That's one aspect of Kennedy Theatre's production of "The Boy Who Stole The Stars" that Jim Davenport doesn't have to worry about. Director Tamara Hunt cast him as the grandfather, so he has a character to develop and lines to memorize, but his biggest concern is the production's huge dragon. Davenport designed it as part of the requirements for his MFA degree in Set Design, and the creature is so large it takes a five-person crew to animate it.
"It's manipulated by three actors on the ground," he said. "One operates the head and two operate the front feet. It's also operated by two people up in the fly rail. The head and tail are on separate pipes, so they move up and down, not only by the (movements of the) actor on stage, but also from the line crew people pulling on pipes up above."
Despite the size of his creation and the challenges of coordinating the movements of five people, Davenport said it took less that a week and a half for the crew to get the knack of bringing the huge puppet to life.
"When I sit in the house and watch (rehearsals), we break it down so we find specific movements that make it come alive," he said.
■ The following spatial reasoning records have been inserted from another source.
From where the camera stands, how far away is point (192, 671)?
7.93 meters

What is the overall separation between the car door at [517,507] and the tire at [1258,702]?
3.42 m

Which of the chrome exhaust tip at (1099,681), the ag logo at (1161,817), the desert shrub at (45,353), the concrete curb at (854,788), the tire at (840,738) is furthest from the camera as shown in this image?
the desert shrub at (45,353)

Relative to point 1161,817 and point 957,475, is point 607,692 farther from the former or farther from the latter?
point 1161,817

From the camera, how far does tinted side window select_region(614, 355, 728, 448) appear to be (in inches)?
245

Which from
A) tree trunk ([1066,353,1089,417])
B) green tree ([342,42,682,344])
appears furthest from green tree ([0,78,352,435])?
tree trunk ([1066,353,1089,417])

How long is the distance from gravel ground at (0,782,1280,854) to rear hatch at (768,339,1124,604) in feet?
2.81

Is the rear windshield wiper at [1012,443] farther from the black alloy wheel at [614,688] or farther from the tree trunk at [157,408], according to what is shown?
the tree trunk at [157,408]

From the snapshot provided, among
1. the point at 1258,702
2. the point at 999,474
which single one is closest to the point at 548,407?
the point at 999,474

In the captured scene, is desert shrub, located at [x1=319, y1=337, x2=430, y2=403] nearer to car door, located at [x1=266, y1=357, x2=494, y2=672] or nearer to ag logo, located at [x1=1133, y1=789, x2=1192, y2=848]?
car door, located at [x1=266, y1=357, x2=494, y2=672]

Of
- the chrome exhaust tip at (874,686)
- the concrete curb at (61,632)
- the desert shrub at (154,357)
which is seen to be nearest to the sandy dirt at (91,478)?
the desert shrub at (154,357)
Davenport got his undergraduate degree from UH "years ago" and spent roughly a decade doing theater on the mainland before returning to Hawaii and accepting a UH-Manoa graduate assistant post so he could complete work on his MFA. He credits local scenic design veteran Joseph Dodd with first whetting his interest in the discipline back in his undergraduate days.
Since returning home three years ago, Davenport has been taking graduate-level classes and doing design work for both local theater groups and UH-Manoa Ernst Lab Theatre productions. This is his first Kennedy Theatre mainstage design project and includes the entire set, but the stars and the dragon are the key to the production.
"Through the play, the grandfather and the boy talk about the different constellations in the sky, and the constellations that I designed are kind of ... star mobiles. The dragon is basically made out of the same material, so the dragon comes out of the stars," Davenport said, adding that there is a real-life dragon constellation named Draco that lies "wrapped around the Big and Little Dippers" above the northern hemisphere.
"My challenge was to make a dragon that was from the stars, that would come out of the stars. And so (when) I went to China and Japan this summer, I took a lot of pictures of dragons, so I kind of compiled a bunch of different designs that I saw. I wouldn't necessarily say it's a Chinese dragon, but there's definitely an Asian influence."